Plain-English commitment, enforceable through review. Applies to every release on main from v1.0.1 onward.

What triggers a postmortem

A postmortem is required (not optional) when any of the following occur:

  1. Nightly integration.yml goes red and the failing run is not a transient network blip resolved by the next run. The dedicated integration-drift GitHub label and auto-filed issue make this case unambiguous.
  2. A user files an issue that is reproducibly an incorrect tool answer (S0 or S1 severity). Includes any case where the JSON envelope's data does not match what the upstream UniProt response actually said.
  3. A Provenance record turns out to be non-reproducible — the recorded URL no longer returns the expected response and we cannot explain why from the recorded release/release_date.
  4. A security report is received that confirms a real vulnerability (per SECURITY.md). Postmortem may be private until the vulnerability is patched and a CVE assigned, then merged to public.

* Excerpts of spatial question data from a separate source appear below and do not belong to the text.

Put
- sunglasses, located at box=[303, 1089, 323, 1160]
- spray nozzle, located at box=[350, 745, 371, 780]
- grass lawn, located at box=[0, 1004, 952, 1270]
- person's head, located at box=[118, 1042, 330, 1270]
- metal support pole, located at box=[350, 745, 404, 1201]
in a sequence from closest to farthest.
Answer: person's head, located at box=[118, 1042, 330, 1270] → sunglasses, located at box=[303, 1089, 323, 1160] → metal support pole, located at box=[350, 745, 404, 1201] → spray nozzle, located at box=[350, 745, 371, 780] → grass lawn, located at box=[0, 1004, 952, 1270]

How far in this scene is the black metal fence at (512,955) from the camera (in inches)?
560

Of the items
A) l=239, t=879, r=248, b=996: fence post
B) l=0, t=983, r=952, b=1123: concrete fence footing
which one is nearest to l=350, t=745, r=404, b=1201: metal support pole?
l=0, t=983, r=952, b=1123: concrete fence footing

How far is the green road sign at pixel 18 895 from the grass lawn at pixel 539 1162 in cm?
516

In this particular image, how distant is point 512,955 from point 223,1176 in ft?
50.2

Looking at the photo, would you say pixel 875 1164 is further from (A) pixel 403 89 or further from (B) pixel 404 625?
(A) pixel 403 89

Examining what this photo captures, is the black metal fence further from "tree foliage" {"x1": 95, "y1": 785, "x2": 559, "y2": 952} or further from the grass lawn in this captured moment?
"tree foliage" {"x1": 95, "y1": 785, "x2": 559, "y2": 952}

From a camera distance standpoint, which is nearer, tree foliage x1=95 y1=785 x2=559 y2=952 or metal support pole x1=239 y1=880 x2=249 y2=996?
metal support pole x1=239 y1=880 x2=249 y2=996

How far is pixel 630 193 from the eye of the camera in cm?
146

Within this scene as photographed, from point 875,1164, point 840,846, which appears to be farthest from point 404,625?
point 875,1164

A postmortem is not required for:

  • Caught-in-development bugs (those live in AUDIT.md, commit messages, and CI history).
  • Build-system flakes that don't reach a tagged release.
  • Cosmetic regressions caught by snapshot tests during a PR.

What the postmortem must contain

Use POSTMORTEM_TEMPLATE.md. Every required section must be filled in before the fix PR is merged. Sections that read "n/a" must explain why.

The fix PR and the postmortem land together, in the same commit if practical:

git checkout -b fix/<slug>
# … fix, tests, docs ...
cp docs/POSTMORTEM_TEMPLATE.md docs/incidents/$(date -u +%Y-%m-%d)-<slug>.md
# fill in the template
echo "- $(date -u +%Y-%m-%d) · S<n> · <summary> ([postmortem](incidents/<slug>.md))" >> docs/INCIDENT_LOG.md
git add -A && git commit
gh pr create

The contract test in tests/contract/test_incident_policy.py (added below) checks that docs/incidents/ contents and docs/INCIDENT_LOG.md agree on which incidents exist — drift between the two breaks CI.

Blameless discipline

Postmortems describe systems that failed, not people. Reviewers reject any phrasing that names a contributor as the cause. Patterns we standardise on:

  • "The release workflow's pin to actions/upload-artifact@v4 resolved to a SHA that …" — fine.
  • "X forgot to bump the SHA pin" — rewrite as "the SHA-pin update was not landed before the workflow ran."

The audit trail (Git log) already names contributors; the postmortem's job is to record what we learned, which is a property of the system, not the author.

Sunset

A postmortem is never edited to retract its findings. Append corrections at the bottom under a ## Correction (YYYY-MM-DD) heading. The Git history is the audit trail.

Compliance officer view

A 2030 compliance officer auditing uniprot-mcp will look for: (a) a non-empty incident log on a project of any age, (b) postmortems that name systems and timestamps, (c) a fix-PR linked from each entry, (d) follow-up actions marked [x] rather than orphaned. This policy exists to keep all four green by default — they would otherwise need active maintenance, which entropy resists.